- _Direction_:
Please reproduce the listing below word for word.

* START *

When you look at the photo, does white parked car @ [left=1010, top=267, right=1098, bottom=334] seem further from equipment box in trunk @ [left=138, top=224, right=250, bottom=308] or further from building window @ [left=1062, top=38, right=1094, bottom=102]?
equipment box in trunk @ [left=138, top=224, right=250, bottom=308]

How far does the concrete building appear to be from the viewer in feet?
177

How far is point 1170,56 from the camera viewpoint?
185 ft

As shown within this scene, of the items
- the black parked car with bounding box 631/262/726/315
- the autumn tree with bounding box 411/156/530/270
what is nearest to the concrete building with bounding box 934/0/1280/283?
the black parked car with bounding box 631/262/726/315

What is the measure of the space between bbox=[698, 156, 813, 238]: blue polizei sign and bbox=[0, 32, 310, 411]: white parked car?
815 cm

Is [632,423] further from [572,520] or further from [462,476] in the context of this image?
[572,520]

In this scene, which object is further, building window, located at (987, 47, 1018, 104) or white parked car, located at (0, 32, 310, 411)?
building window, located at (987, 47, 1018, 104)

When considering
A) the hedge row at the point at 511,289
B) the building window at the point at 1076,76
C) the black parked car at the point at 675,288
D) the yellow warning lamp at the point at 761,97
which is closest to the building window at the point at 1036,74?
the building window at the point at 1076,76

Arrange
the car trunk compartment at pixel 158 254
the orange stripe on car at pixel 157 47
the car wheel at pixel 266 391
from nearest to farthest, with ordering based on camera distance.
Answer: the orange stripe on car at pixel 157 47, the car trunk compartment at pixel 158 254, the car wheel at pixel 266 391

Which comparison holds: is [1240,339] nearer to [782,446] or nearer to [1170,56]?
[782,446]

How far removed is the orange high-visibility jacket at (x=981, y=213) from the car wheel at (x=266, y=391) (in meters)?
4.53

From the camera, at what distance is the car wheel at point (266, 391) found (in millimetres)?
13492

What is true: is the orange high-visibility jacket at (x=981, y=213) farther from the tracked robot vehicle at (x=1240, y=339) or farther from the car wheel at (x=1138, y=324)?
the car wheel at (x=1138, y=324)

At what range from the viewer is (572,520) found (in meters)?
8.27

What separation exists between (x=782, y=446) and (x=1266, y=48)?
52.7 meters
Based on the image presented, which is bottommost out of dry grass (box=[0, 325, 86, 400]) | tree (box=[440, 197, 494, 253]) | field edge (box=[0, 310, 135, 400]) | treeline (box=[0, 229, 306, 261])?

* END *

- _Response to this exercise_:
When you look at the photo, does white parked car @ [left=1010, top=267, right=1098, bottom=334] seem further from equipment box in trunk @ [left=138, top=224, right=250, bottom=308] or further from building window @ [left=1062, top=38, right=1094, bottom=102]?
equipment box in trunk @ [left=138, top=224, right=250, bottom=308]

How far does the concrete building appear to be from the viewer in feet?
177

How far is point 1170,56 from the camera viewpoint?
185 ft

As shown within this scene, of the items
- the black parked car with bounding box 631/262/726/315
- the autumn tree with bounding box 411/156/530/270
what is nearest to the concrete building with bounding box 934/0/1280/283?
the black parked car with bounding box 631/262/726/315

What is the measure of the space between bbox=[698, 156, 813, 238]: blue polizei sign and bbox=[0, 32, 310, 411]: white parked car?
815 cm

Is [632,423] further from [572,520] or further from [462,476] in the context of this image?
[572,520]

In this scene, which object is further, building window, located at (987, 47, 1018, 104) or white parked car, located at (0, 32, 310, 411)?
building window, located at (987, 47, 1018, 104)

When considering
A) the hedge row at the point at 511,289
B) the building window at the point at 1076,76
C) the black parked car at the point at 675,288
D) the yellow warning lamp at the point at 761,97
which is closest to the building window at the point at 1036,74?
the building window at the point at 1076,76

Arrange
the car trunk compartment at pixel 158 254
the orange stripe on car at pixel 157 47
the car wheel at pixel 266 391
from nearest to farthest, with ordering based on camera distance.
Answer: the orange stripe on car at pixel 157 47, the car trunk compartment at pixel 158 254, the car wheel at pixel 266 391

Which comparison holds: is [1240,339] nearer to [782,446] or nearer to [1170,56]?
[782,446]

How far removed is the orange high-visibility jacket at (x=981, y=213) from the car wheel at (x=266, y=391) (in meters)?
4.53

From the camera, at what distance is the car wheel at point (266, 391) found (in millimetres)?
13492

What is true: is the orange high-visibility jacket at (x=981, y=213) farther from the tracked robot vehicle at (x=1240, y=339) or farther from the car wheel at (x=1138, y=324)?
the car wheel at (x=1138, y=324)

At what range from the viewer is (572,520) found (in meters)?
8.27

What separation exists between (x=782, y=446) and (x=1266, y=48)?
52.7 meters
Based on the image presented, which is bottommost out of dry grass (box=[0, 325, 86, 400]) | tree (box=[440, 197, 494, 253]) | field edge (box=[0, 310, 135, 400]) | treeline (box=[0, 229, 306, 261])?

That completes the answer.